// C++'s iostream declares stream objects cin, cout, etc.,
// but within the 'std' namespace.  Note that you don't
// need the .h when you're #including headers from the
// C++ standard library, but you do need them when including
// a local header (e.g.: #include "ll.h")
#include <iostream>

// We want to include C's header file stdlib.h to use the EXIT_SUCCESS
// preprocessor symbol.  To include a C standard library header foo.h
// in a C++ program, you use #include <cfoo>
#include <cstdlib>

int main(int argc, char **argv) {
  // "std::cout" means "the symbol 'cout' scoped to the 'std'
  // namespace.  'cout' happens to be an object instance of type
  // 'ostream' whose job is to write to the console.
  // "<<" is an operator.  Objects of type 'ostream' have overloaded
  // this operator, meaning they have defined methods that are invoked
  // whenever an 'ostream' is on the left-hand-side of the "<<"
  // operator.  'ostream' uses C++'s static polymorphism to define
  // multiple methods that handle the "<<" operator; each method
  // takes one argument of a specific type.  So, there is a method
  // that handles the "<<" operator that accepts a C-style string
  // (i.e., a const char *).
  // "Hello, World!" is a C-style string.

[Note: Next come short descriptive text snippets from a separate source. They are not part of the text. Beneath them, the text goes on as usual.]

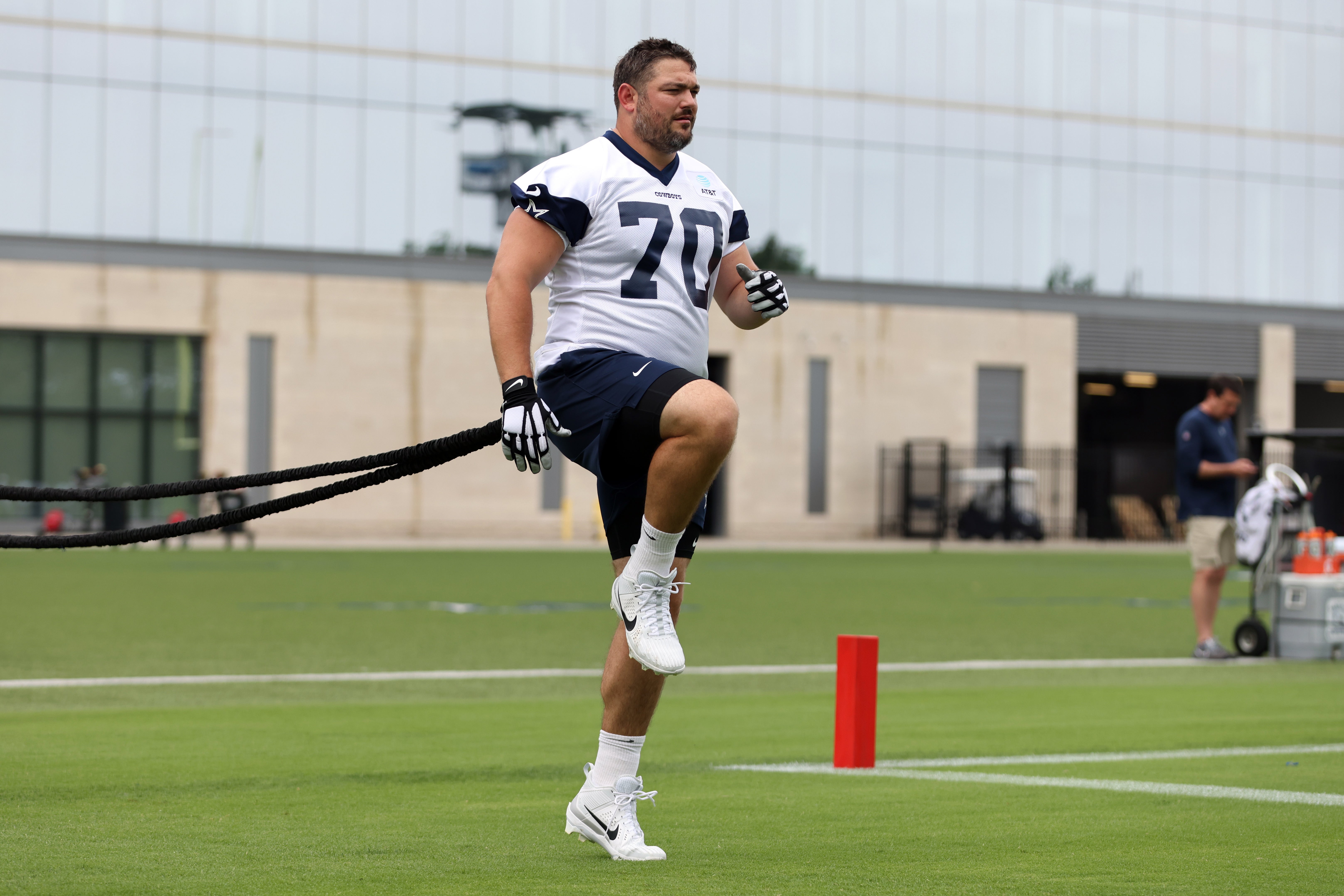 Dallas Cowboys guard Zack Martin (70) runs through a drill during practice at the Ford Center at the Star Training Facility in Frisco, Texas.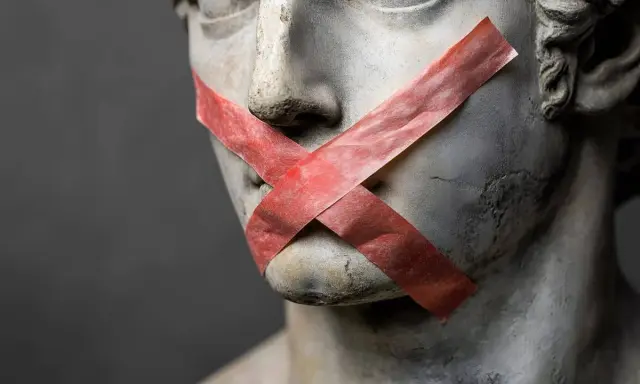 Busto di statua con nastro rosso a X sulla bocca, un esempio di antitesi tra arte e censura.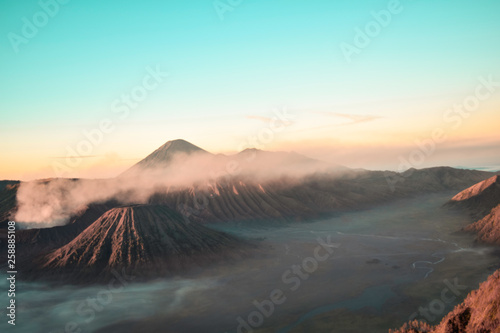 Beautiful colorful sunrise over Mount Bromo and wild island in Mount Bromo National Park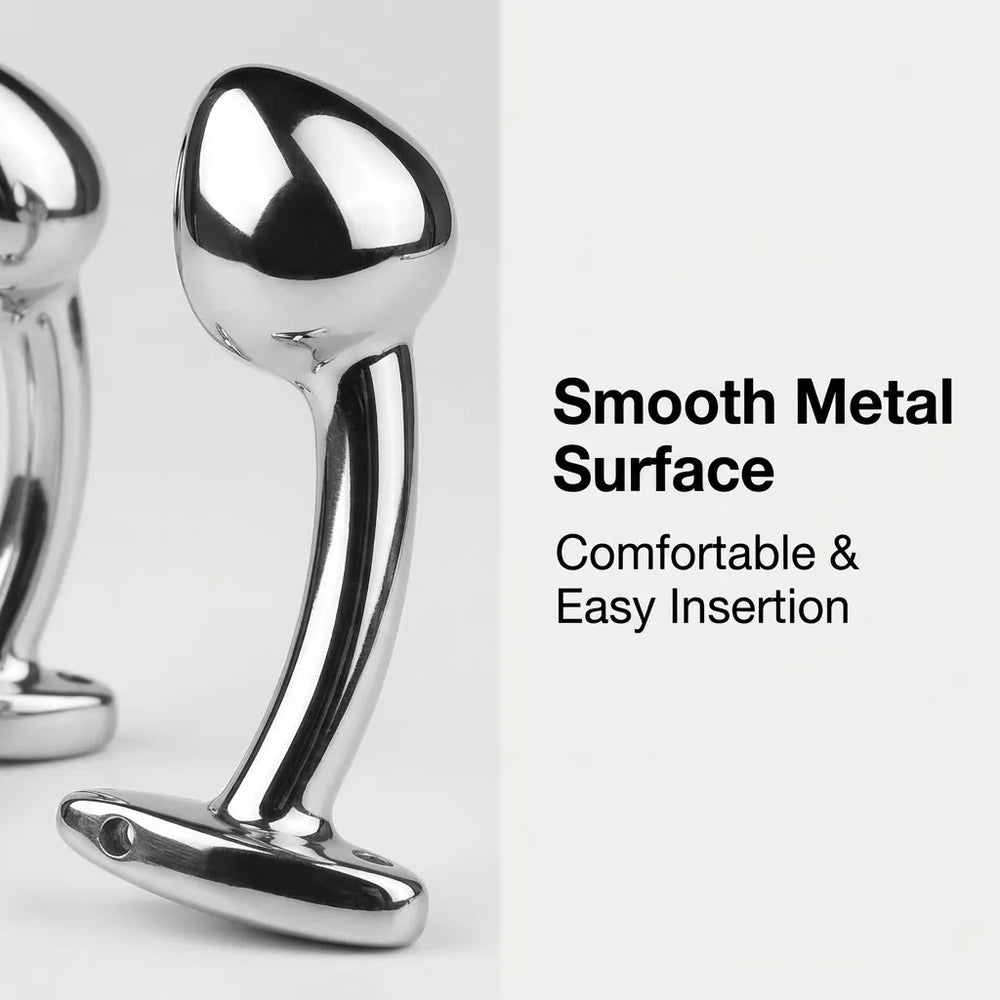 Close-up of three polished metal adult toys with t-bar bases containing small holes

  // The expression (std::cout << "Hello, World!") is evaluated
  // first; it invokes the method in the 'std::cout' object of
  // class 'ostream' that overloads the '<<' operator, passing it
  // a pointer to the memory location that contains the C-style
  // string "Hello, World!".  This method writes the string to
  // console, then returns a reference to the "std::cout" argument
  // as its return value.
  // So, that return value will be the left-hand-side of the
  // next expression evaluated, namely (return-val-from-"<<" << endl).
  // "endl" is a 'manipulator' function defined in "std".  This
  // function operates on an ostream to flush the stream and
  // write a newline character.  'std::cout' has a method
  // that is invoked when the '<<' operator is invoked on an ostream
  // and the right-hand-side is a manipulator function pointer.